Il existe nombre de blogs très sérieux sur le sujet, alimentés par des scientifiques de grande qualité ; il en est d'autres plus virulents ou polémiques, voire franchement drôles, comme l'inénarrable Minnesotans For Global Warming. On se rend bien compte en les suivant que la messe est loin d'être dite, mais qu'il s'agit bien d'une messe. D'un côté, les physiciens, les praticiens, ceux qui ont une connaissance plutôt pratique des choses, de l'autre les théoriciens, les modeleurs, physiciens aussi, bien sûr, mais d'un autre type de physique : voilà en gros l'opposition des scientifiques, un peu Bill Gray contre Kerry Emanuel. Et puis, les politiques : les interventionnistes et étatistes d'un côté, de l'autre ceux qui se méfient de l'usurpation des pouvoirs par des bureaucraties avides. Quand on voit la Commission européenne réclamer à tue-tête que ses Etats se fassent hara-kiri et montrent la voie au Monde médusé par tant de grandeur et de noblesse, puis évidemment se faire jeter comme une malpropre du cénacle réunissant USA, Brésil, Inde, Russie et Chine à Copenhague, on a des doutes. Dans Le Monde de ce jour je lis que l'Allemagne regimbe au suicide ; intéressant, l'Allemagne, si elle a inscrit l'interdiction du déficit dans sa Constitution (absurdité à mon avis), ne l'a pas fait pour le principe de précaution et elle a eu mille fois raison.
Pour résumer, il n'est pas impossible que le RCG anthropogénique existe, mais c'est très loin d'être assuré. Les modèles climatiques sont très peu fiables, les mesures également, et tout particulièrement les proxies du genre courbe de Mann. Tirer des conclusions et prôner des politiques aux effets au moins aussi dévastateurs pour l'humanité que les catastrophes parfaitement virtuelles annoncées par les prophètes de malheur du WG2 me semble pour le moins prématuré. Il faut aussi savoir qu'il existe des lobbies particulièrement actifs dans tous les camps, et particulièrement dans le domaine des énergies alternatives et de la géo-ingéniérie - y compris la séquestration du dioxyde de carbone. Il n'est pas vrai que la maison brûle, il ne faut pas écouter les fauteurs de terreur au prix de la démocratie. Il n'est pas vrai que pour la Presse - scientifique ou autre - donner la parole à Pielke, à McIntyre ou à Lindzen c'est la même chose que de la donner à un adepte de l'ID.
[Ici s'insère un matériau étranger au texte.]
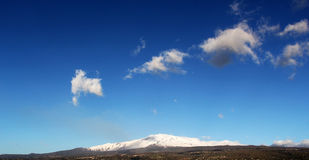 Etna volcano, with snow, front view Stock Photo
Si j'ai parlé de moi, c'est simplement parce que je pense que mon itinéraire devrait être celui qu'on nous a toujours enseigné de suivre, celui d'un honnête homme, et je pense que de plus en plus de gens ont les mêmes doutes que moi. Mais il ne fait pas bon exprimer ses doutes hic et nunc, vous passez illico pour un fieffé facho en Europe et pour un vendu aux USA. Bah, tant pis, le plus regrettable dans toute cette affaire, c'est qu'on finit par succomber à la dissonance cognitive et qu'on ne lit même plus ses contradicteurs, ce qui est une funeste erreur.